Saved entries:

------------------------

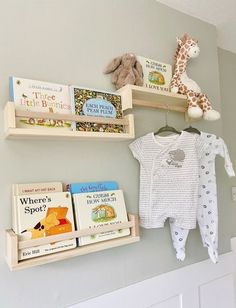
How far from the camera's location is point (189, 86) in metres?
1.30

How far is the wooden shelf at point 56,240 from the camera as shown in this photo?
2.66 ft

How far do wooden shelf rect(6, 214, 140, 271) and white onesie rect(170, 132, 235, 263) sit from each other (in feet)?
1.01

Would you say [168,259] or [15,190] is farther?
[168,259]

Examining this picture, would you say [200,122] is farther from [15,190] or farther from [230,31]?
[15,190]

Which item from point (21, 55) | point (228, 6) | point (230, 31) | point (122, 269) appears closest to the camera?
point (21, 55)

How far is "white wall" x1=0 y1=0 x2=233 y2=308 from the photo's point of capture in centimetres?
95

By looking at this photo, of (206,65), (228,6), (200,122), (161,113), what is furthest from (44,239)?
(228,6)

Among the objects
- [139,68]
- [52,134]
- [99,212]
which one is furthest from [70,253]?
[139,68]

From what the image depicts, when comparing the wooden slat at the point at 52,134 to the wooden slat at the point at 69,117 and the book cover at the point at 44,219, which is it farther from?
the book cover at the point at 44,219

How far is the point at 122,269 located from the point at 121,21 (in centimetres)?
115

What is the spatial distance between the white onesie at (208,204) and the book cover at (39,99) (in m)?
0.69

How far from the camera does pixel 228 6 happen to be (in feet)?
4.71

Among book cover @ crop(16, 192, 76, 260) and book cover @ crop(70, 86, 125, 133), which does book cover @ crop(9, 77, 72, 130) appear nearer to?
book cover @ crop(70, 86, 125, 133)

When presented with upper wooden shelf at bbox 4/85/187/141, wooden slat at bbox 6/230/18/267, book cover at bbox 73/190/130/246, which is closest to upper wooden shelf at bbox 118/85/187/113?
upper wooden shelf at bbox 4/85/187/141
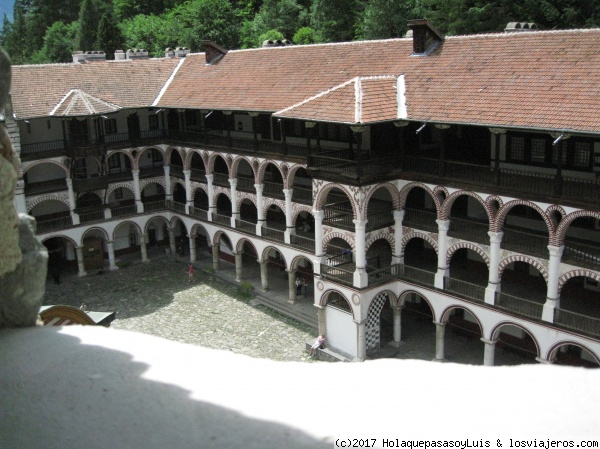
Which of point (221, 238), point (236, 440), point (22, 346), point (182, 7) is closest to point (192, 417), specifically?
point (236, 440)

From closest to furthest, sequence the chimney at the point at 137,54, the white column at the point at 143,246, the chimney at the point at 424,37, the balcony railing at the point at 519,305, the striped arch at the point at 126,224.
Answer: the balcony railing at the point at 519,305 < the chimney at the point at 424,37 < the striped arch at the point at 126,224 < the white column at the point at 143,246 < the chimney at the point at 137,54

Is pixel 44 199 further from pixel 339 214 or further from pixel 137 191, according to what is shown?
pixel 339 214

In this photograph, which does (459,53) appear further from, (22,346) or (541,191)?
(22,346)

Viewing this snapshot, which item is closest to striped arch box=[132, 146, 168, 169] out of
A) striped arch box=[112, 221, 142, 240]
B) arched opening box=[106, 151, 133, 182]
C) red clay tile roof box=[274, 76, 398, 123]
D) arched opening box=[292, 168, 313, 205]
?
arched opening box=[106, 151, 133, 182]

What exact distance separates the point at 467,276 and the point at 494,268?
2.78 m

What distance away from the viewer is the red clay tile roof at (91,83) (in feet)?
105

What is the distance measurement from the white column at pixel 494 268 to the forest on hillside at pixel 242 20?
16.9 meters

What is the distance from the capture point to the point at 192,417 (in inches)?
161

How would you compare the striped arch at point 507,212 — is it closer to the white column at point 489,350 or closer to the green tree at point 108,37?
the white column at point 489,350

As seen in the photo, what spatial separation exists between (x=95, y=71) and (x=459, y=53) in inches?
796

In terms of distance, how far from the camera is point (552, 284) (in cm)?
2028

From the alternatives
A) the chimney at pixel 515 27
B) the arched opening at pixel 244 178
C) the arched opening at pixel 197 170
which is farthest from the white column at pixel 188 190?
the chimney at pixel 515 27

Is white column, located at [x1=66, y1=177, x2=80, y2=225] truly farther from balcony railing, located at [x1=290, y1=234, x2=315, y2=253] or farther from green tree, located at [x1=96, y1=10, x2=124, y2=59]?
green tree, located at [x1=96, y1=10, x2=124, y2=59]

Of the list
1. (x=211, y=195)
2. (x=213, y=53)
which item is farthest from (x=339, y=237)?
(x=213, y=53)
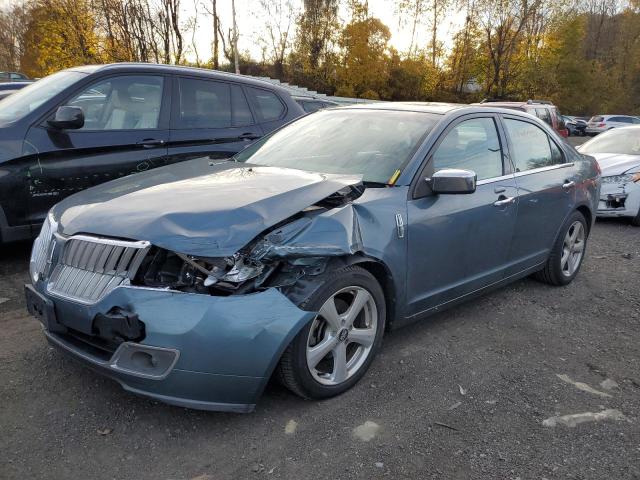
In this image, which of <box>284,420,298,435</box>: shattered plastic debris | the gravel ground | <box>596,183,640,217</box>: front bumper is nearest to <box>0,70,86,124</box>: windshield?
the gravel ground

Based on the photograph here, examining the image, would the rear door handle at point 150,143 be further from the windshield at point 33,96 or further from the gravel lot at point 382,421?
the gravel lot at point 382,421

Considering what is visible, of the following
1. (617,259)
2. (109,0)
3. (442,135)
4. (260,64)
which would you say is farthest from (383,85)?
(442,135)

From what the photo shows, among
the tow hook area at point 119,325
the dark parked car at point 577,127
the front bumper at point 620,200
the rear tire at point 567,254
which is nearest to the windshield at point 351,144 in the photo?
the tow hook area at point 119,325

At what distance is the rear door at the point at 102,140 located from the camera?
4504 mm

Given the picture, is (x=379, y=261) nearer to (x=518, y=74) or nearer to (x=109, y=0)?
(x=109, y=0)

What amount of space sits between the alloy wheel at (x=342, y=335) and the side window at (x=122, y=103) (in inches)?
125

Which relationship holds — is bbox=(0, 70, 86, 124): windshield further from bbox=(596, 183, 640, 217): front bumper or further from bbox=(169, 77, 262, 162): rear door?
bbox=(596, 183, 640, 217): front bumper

------------------------

Copy out verbatim the part of the records that opens with the line containing "When presented with" and closes with the line containing "16.9 meters", both lines included. Leave the pictures out of your answer.

When presented with upper wooden shelf at bbox 4/85/187/141, wooden slat at bbox 6/230/18/267, book cover at bbox 73/190/130/246, which is closest to upper wooden shelf at bbox 118/85/187/113?
upper wooden shelf at bbox 4/85/187/141
Which of point (221, 238), point (236, 440), point (22, 346), point (182, 7) is closest to point (192, 417), specifically?
point (236, 440)

From closest to furthest, sequence the chimney at the point at 137,54, the white column at the point at 143,246, the chimney at the point at 424,37, the balcony railing at the point at 519,305, the striped arch at the point at 126,224.
Answer: the balcony railing at the point at 519,305 < the chimney at the point at 424,37 < the striped arch at the point at 126,224 < the white column at the point at 143,246 < the chimney at the point at 137,54

Is pixel 44 199 further from pixel 339 214 or further from pixel 137 191, according to what is shown?
pixel 339 214

In this photograph, which does (459,53) appear further from, (22,346) or (541,191)?
(22,346)

Viewing this snapshot, which item is closest to striped arch box=[132, 146, 168, 169] out of
A) striped arch box=[112, 221, 142, 240]
B) arched opening box=[106, 151, 133, 182]
C) red clay tile roof box=[274, 76, 398, 123]
D) arched opening box=[292, 168, 313, 205]
?
arched opening box=[106, 151, 133, 182]

What exact distance separates the point at 467,276 and the point at 494,268?
2.78 m

What distance away from the viewer is the red clay tile roof at (91,83) (in feet)?
105

What is the distance measurement from the white column at pixel 494 268 to the forest on hillside at pixel 242 20?
16.9 meters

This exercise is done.